RCSB plans call for three releases of the PDB Web query interface in the first year of RCSB operation, that is through October 1, 1999. Phase I provided a simple text search interface called SearchLite, as described in the previous newsletter While valuable, since it covers all possible search terms contained in a PDB file, the SearchLite interface does not address questions like "what structure(s) has author brown had a hand in solving since 1990?" Phase II provides this level of query capability through the "Comprehensive Query" option. Comprehensive query enables you to customize the query form to include the query terms that you wish to access. For the above query, you would use an "Author" and "Deposition Date After" field. Explicit query fields are available for:

  • General information (e.g., PDB HEADER fields, authors, deposition date)
  • Crystallographic information (e.g., resolution, space group, all cell parameters)
  • Experimental (refinement)
  • Sequence (complete using FASTA and short string)
  • Features (molecular weight, secondary structure content, EC number)

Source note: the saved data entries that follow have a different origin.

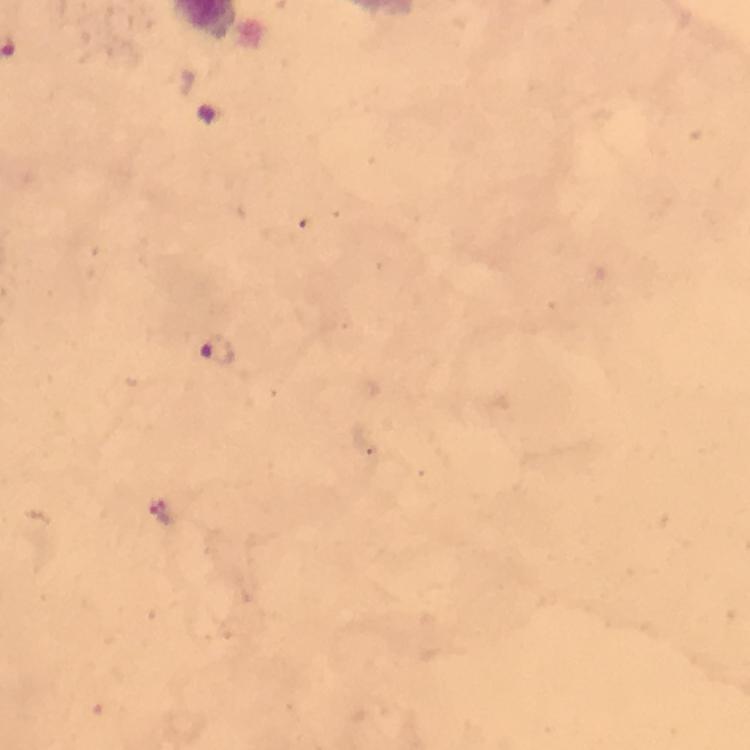
Approximate centers as (x, y) in pixels.
Summary:
  - Plasmodium parasite locations: (216, 351), (162, 513)
  - Preparation: thick smear
  - Capture: smartphone camera through the microscope
  - Stain: Giemsa
  - Context: from a malaria diagnostic workup
  - Image size: 750×750 pixels
  - Immersion oil: used
  - Cropped from: one field of view
  - Magnification: 100x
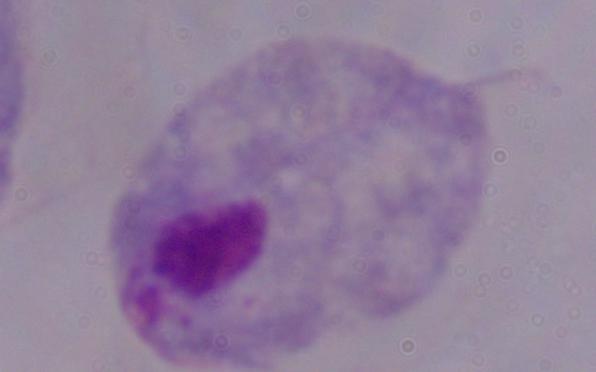

A trichomonad is seen. Captured at 1000x magnification. Micrograph.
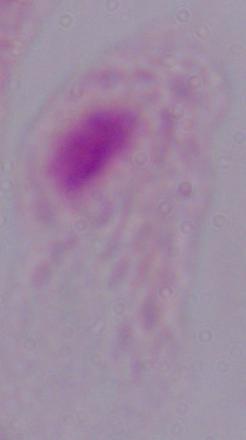
1000x magnification. A trichomonad is shown. Photomicrograph.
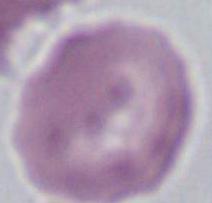

modality = micrograph
identification = erythrocyte
magnification = 1000x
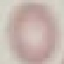

result = negative for malaria parasites
capture = smartphone through the microscope eyepiece
stain = Giemsa
preparation = thin blood smear
image type = automatically extracted cell patch, resized to 64 × 64 pixels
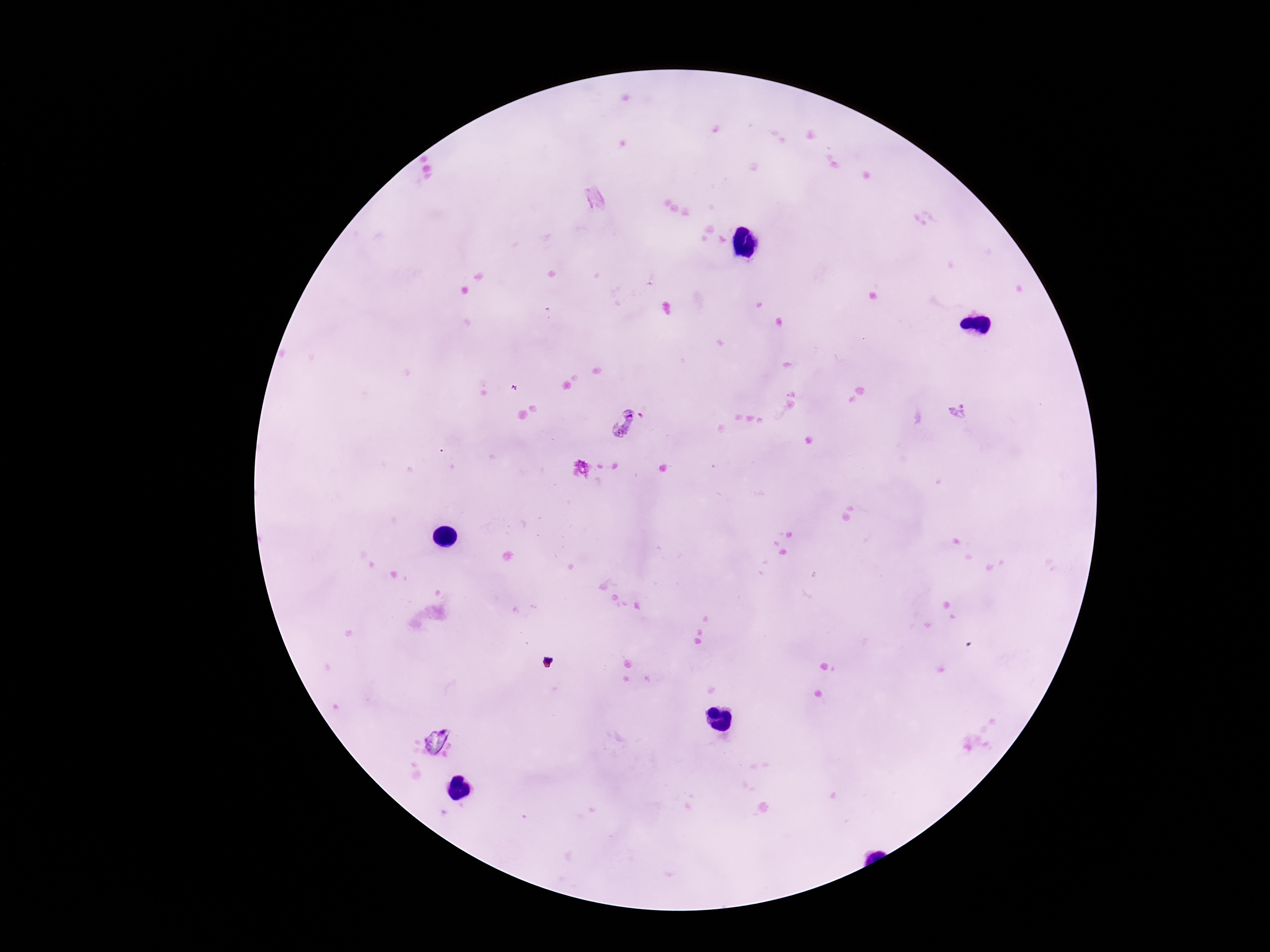
{
  "patient_malaria_status": "positive",
  "stain": "Giemsa",
  "magnification": "100x",
  "plasmodium_parasite_locations": "approximate centers as [x, y] in pixels: [957, 410], [624, 423]",
  "capture": "smartphone camera through the microscope eyepiece",
  "field_of_view": "one from this slide",
  "image_size": "1270×952 pixels",
  "preparation": "thick peripheral-blood smear"
}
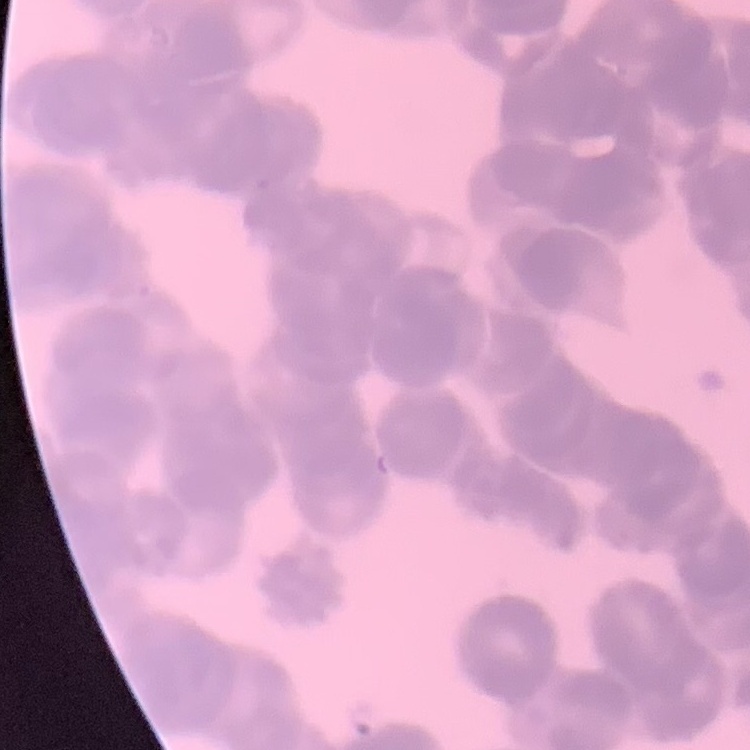

red blood cell morphology = rouleaux formation
image type = square crop of a larger photomicrograph
stain = Field's or Giemsa
preparation = thin blood film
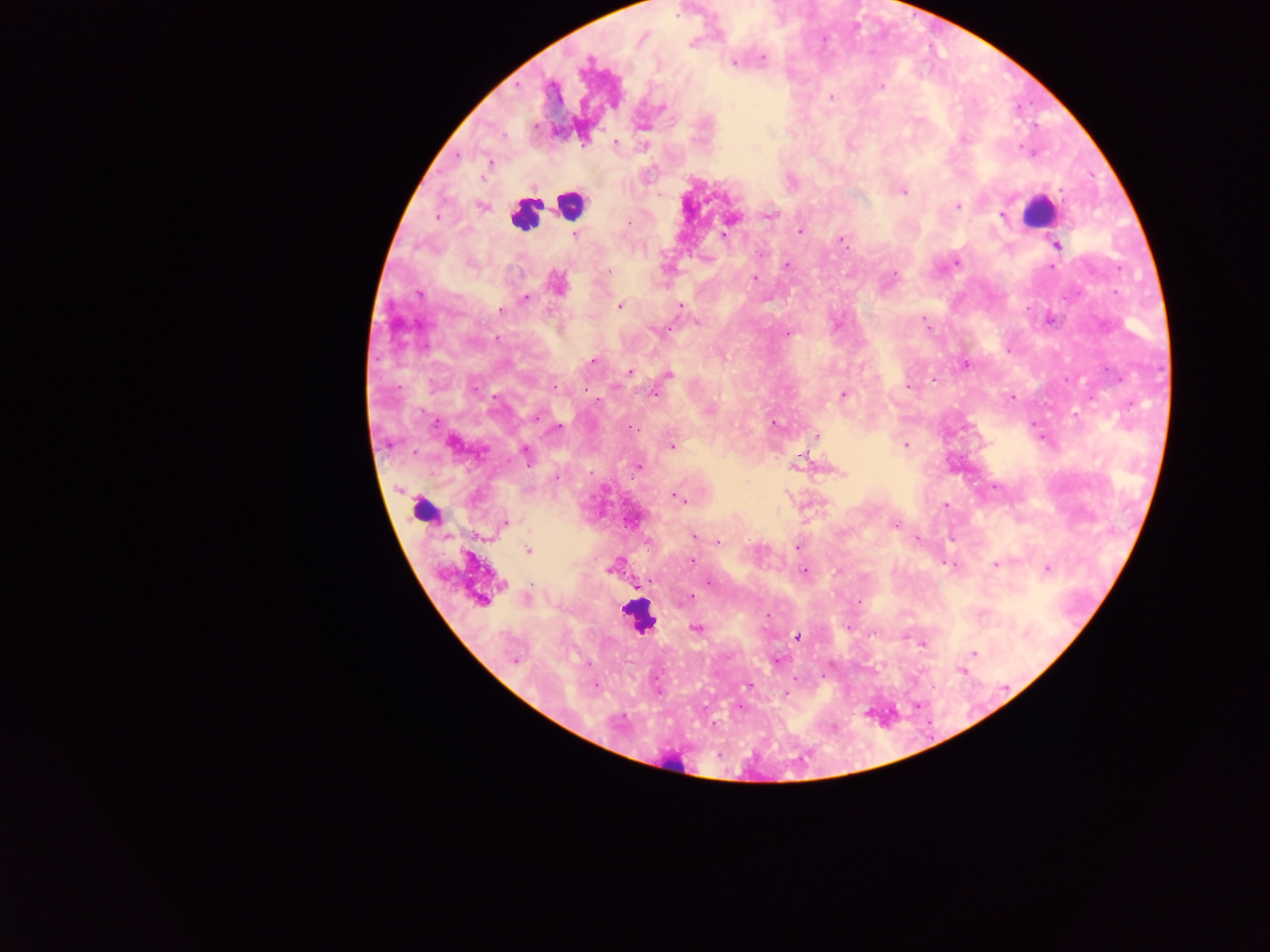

Part of the RCSB mandate is to better annotate structures, both those already in the database and those being deposited. The first step in this direction has been a structure classification into enzyme, protein-containing, DNA-containing, RNA-containing, carbohydrate-containing, and glycoprotein-containing entries. This classification can be included in a Phase II query.

Another feature of the Phase II query capability is the ability to determine the status of an entry. Since structures are generally processed within two weeks of receipt, the need for processing status is limited. What remains important is finding structures that are on hold and determining when they will become available. A separate query status page permits the user to search for entries on hold by name, PDB id, or release date.

Phase II query will be available from May 15, 1999.

Phase III query, due for release later in the year, will extend these Phase II features and include the ability to query non-redundant sets of data based upon both sequence and similar fold.